London’s cabbies hail their leading lady, Maureen Lipman

Maureen Lipman is all set to direct The Knowledge, her late husband Jack Rosenthal's classic play about London's cabbie trade. Janet Gordon met her in a cabbies' cafe

August 24, 2017 09:35
Maureen Lipman
3 min read

Driving a London cab has long been a tradition in Jewish families — a legacy passed from grandfather to father to son and sometimes daughter (although 90 per cent of cabbies are men). So the news that Maureen Lipman is directing the stage premiere of her late husband Jack Rosenthal’s 1979 tour de force television play The Knowledge at the Charing Cross Theatre has been greeted with an enormous roar of affection for a lady that the London cab trade think of as one of their own.

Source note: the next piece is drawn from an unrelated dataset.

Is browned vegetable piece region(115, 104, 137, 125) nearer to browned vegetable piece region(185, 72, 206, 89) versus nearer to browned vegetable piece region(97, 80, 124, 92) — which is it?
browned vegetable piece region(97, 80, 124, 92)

It’s been 13 years since her husband died. Lipman is now “thrilled, excited and full of trepidation” about reviving this iconic play which follows four Londoners as they attempt the fearsome “Knowledge” — the process of becoming a London black-cab driver.

Lipman is a self-confessed black-cab nut who still remembers occasions when she came home to find Rosenthal playing host to a random assortment of cab drivers in his quest for absolute authenticity and perfection. Did he achieve it? Just stop any cabbie and ask. They will instantly recall the way in which Rosenthal captured the very essence of The Knowledge with an examiner nicknamed “The Vampire” for his exacting standards and heavy irony.

The idea to bring the play to the stage came from Vaughan Williams, chairman of the Charing Cross Theatre, a prolific black-cab user who lives just a few metres from Gibson Square, destination of the very first run on the very first page of The Knowledge’s essential Blue Book. Having got Lipman’s approval, two years later — with the script adapted by Simon Block— she accepted an invitation from Williams and his co-producer Steven M Levy to direct the show.